- Exercise task 1: Summarize the insurance case opinion below in two sentences.

- Document text:
______

Royal Ins. Co. of Liverpool v. Lubelsky

Decision Date09 April 1889
Citation86 Ala. 530,5 So. 768
PartiesROYAL INS. CO. OF LIVERPOOL v. LUBELSKY.
CourtAlabama Supreme Court

Appeal from city court of Birmingham; H. A. SHARPE, Judge.

Action by D. Lubelsky against the Royal Insurance Company of Liverpool Defendant appeals.

Webb & Tillman, for appellant.

D F. Myers and Hewitt, Walker & Porter, for appellee.

SOMERVILLE J.

The action is one on a fire insurance policy for the value of a dwelling-house destroyed by fire on April 14, 1888, the policy having been issued July 1, 1887. The building is described as a "two-story frame, shingle roof dwelling-house, when completed to be occupied as a private dwelling-house," situated on certain named streets in the city of Birmingham. The policy contains, as usual with such agreements, a number of conditions on the happening of which it is stipulated that the insurer shall not be liable for any loss or damage occasioned by fire. One of these is if the building " becomes vacant or unoccupied, *** without the written permission of the company indorsed on the policy." It is provided that "in every [such] case, without such written permission, this policy shall be void, and all insurance hereunder shall immediately cease and determine."

At the time the negotiation for the policy was progressing the building was in process of completion. According to the defendant's version of the testimony, it was not completed when the insurance agents visited the premises for inspection, nor did they know of its completion when the policy was issued, on July 1, 1887. According to the statement of the plaintiff, it was completed when one of the defendant's agents last visited the premises, and when the policy was issued. One of the plaintiff's witnesses says that at the time of the agent's visit the fence around the house was unfinished, and the blinds were down to be painted. This fence was completed on June 29th, and the tools of the workmen were not removed from the house, where they were kept, until July 3, 1887. It was contemplated that the house would be rented to some tenant after completion, and this was so represented by the plaintiff to the insurance agents. The house was vacant and unoccupied when insured, and known to be so to the defendant's agents. It remain so until September 5, 1887, or over two months, when it was rented to a tenant. This tenant quit the premises on April 1, 1888, on account of an attachment being levied on his furniture at the instance of the plaintiff for unpaid rent. The premises were destroyed by fire on April 14, 1888, after 14 days of vacancy or nonoccupation.

The question is whether, under this state of facts, the policy became forfeited so as to determine the insurance, it being admitted that the insured had no permission for the premises to remain vacant or unoccupied from April 1st to the 14th, and the evidence showing that the company had no knowledge of the fact of such vacancy during this time.

______

- Rows:
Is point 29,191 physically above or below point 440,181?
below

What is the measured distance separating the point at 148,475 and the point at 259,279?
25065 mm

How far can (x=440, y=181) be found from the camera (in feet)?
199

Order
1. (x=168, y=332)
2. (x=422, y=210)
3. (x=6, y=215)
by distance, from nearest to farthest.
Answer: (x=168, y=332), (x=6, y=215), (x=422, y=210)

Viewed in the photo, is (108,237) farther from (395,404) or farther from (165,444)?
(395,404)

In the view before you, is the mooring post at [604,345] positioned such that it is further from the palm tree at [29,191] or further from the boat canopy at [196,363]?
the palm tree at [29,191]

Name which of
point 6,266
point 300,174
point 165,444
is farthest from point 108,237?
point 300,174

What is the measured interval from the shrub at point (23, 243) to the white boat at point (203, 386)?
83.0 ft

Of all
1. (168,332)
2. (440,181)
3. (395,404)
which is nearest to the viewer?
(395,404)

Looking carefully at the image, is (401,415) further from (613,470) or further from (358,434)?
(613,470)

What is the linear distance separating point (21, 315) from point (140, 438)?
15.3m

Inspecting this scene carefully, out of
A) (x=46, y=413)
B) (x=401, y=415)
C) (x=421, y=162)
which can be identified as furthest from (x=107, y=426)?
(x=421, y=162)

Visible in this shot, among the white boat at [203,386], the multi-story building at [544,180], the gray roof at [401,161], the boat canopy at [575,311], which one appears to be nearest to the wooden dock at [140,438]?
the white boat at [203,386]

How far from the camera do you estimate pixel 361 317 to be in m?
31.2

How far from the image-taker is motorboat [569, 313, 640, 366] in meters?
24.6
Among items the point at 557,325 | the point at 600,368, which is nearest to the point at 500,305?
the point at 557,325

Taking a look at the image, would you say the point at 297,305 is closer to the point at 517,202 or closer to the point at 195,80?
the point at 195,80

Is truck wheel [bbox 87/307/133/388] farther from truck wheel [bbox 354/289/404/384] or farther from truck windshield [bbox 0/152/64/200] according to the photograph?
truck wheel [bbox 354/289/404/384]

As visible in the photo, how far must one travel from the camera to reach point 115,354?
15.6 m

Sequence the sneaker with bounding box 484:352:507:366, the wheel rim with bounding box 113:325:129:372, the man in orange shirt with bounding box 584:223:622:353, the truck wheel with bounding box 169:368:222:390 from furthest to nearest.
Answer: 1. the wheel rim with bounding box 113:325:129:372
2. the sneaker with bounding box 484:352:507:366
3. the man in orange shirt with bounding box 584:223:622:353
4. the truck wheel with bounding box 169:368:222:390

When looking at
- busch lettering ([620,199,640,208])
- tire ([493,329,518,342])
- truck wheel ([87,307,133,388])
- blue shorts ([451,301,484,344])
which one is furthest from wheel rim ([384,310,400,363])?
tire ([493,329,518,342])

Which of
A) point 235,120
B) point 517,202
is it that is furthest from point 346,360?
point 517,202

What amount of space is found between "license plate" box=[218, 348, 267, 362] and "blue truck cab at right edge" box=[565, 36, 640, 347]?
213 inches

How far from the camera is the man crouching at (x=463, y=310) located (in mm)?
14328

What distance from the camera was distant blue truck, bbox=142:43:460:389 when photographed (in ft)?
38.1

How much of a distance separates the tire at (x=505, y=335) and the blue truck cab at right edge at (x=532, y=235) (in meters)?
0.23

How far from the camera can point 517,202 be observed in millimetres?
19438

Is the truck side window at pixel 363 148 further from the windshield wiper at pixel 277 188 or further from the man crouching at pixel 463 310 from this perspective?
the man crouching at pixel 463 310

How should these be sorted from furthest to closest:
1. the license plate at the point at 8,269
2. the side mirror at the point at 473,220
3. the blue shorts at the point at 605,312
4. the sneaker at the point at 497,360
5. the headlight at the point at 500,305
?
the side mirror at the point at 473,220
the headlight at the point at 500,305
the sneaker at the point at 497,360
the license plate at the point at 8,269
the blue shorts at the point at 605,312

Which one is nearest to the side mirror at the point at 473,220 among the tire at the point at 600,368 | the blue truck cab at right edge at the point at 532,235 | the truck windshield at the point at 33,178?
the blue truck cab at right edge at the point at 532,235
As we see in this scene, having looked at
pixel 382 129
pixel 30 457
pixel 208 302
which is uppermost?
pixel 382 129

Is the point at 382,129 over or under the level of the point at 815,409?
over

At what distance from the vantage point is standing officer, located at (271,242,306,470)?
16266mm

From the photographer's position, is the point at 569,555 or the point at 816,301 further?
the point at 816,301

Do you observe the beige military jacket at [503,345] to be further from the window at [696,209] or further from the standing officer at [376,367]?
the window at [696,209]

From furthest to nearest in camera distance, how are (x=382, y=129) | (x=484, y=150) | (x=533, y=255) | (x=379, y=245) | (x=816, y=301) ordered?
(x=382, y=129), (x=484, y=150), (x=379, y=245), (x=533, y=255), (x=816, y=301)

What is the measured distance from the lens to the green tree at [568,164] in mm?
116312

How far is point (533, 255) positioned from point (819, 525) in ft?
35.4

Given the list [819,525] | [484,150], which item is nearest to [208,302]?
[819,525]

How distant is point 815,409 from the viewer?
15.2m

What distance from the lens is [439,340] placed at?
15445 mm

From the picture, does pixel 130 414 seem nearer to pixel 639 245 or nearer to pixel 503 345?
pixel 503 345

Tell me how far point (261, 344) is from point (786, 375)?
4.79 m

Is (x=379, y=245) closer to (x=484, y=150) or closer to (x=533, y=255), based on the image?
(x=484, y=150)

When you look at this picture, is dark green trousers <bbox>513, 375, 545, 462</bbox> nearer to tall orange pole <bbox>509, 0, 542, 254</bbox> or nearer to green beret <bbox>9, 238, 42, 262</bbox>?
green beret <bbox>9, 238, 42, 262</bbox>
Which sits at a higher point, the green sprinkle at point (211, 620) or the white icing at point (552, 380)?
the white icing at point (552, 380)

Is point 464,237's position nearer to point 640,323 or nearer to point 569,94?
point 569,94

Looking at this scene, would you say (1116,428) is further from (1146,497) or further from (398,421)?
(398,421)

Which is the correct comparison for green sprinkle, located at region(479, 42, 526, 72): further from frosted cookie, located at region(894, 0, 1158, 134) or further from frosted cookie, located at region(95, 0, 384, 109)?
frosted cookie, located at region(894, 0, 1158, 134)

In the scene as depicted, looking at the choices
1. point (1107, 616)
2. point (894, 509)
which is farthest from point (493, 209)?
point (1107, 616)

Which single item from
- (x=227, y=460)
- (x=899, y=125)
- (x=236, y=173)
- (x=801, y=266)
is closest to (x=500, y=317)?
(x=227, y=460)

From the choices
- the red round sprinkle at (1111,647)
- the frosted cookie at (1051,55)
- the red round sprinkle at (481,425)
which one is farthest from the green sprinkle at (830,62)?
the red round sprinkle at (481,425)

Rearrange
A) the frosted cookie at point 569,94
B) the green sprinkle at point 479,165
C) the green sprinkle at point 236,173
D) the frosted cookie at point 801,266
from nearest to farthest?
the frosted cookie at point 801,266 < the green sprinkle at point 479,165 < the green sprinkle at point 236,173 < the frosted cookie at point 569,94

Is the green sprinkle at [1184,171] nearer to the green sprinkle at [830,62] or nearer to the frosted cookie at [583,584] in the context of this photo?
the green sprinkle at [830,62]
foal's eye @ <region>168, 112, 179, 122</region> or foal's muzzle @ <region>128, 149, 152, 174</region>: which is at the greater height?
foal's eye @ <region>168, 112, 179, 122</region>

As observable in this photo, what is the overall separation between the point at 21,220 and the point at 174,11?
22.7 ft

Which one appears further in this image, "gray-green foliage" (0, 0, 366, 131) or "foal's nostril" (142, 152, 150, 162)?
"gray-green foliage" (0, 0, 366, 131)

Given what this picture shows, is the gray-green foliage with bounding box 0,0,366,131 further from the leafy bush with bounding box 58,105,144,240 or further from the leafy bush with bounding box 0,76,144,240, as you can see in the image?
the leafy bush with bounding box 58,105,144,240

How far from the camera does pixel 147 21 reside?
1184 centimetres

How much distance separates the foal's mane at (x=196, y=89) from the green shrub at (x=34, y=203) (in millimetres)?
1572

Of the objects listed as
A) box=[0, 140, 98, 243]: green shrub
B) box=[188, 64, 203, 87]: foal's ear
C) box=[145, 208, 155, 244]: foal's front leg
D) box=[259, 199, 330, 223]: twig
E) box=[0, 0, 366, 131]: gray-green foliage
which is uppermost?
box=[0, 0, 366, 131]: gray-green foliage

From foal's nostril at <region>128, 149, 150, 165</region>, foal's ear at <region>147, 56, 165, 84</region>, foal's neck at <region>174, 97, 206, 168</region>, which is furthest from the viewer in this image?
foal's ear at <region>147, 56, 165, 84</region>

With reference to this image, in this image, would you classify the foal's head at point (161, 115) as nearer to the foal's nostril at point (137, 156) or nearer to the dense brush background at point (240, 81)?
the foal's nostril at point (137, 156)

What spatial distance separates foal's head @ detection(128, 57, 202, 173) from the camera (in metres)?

______

- Exercise task 2: Report every line of the rows above that contains the word "scene". Case counts.

- Result 1: In this Alabama Supreme Court case, D. Lubelsky sued the Royal Insurance Company of Liverpool on a fire insurance policy for a Birmingham dwelling-house destroyed by fire on April 14, 1888, under a policy that became void if the building became vacant or unoccupied without the company's written permission indorsed on it. The house was rented to a tenant from September 5, 1887, until the tenant left on April 1, 1888, and the question is whether the 14 days of vacancy before the fire, without permission and without the company's knowledge, forfeited the policy.

- Result 2:
Inspecting this scene carefully, out of
As we see in this scene, having looked at
Looking at this scene, would you say (1116,428) is further from (1146,497) or further from (398,421)?
In the scene as depicted, looking at the choices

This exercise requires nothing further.